При всей критичности нашей позиции, мы не можем не признать, что занятия традиционной астрологией были в то время честным способом заработать. К примеру, от Иоганна Шписса мы узнаем, что именно таким образом зарабатывал себе на жизнь доктор Фауст. В этом отношении Фауст и Гогенгейм очень похожи. А знаменитый Нострадамус, в отличие от своих коллег, прославившихся на других поприщах, вошел в историю именно как гениальный астролог и предсказатель. [86]
Тем не менее, основные принципы традиционной астрологии у Гогенгейма находятся в удивительно стройной, и при этом не только космологической, взаимосвязи.
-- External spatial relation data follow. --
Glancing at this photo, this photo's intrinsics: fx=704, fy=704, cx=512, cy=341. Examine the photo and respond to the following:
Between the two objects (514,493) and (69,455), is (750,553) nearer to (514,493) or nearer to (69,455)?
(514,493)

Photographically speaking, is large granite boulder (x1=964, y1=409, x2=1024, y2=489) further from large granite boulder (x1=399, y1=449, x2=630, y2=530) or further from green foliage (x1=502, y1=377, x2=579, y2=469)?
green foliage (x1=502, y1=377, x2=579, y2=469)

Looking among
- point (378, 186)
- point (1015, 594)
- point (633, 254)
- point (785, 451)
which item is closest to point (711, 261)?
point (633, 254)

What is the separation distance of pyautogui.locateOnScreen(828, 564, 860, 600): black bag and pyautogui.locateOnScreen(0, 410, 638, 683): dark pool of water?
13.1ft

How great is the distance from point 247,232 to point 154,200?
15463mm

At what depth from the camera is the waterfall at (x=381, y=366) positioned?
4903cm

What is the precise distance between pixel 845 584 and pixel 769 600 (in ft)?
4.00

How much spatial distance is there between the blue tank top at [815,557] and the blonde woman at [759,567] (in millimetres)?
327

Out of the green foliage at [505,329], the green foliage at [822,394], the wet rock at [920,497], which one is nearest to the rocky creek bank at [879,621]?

В профессиональных предсказаниях, как и в медицинских диагнозах, немалую роль играет чутье предсказателя, который пытается найти те или иные признаки надвигающегося события: «Все имеет свои признаки, и чем значительнее событие, которое человек стремится узнать, тем отчетливее они проявляются. Если предсказания вращаются вокруг города, эти признаки проявляются более четко, чем если бы речь шла о деревне, но и признаки, связанные с городом, бледнеют перед теми, которые имеют отношение к целой стране. Предсказывающий что-либо владетельным господам и князьям быстрее находит признаки, чем если бы он предпринимал этот труд по заказу простого человека, и, напротив, медленнее, чем если бы он трудился для императора или короля» (XVII, 216).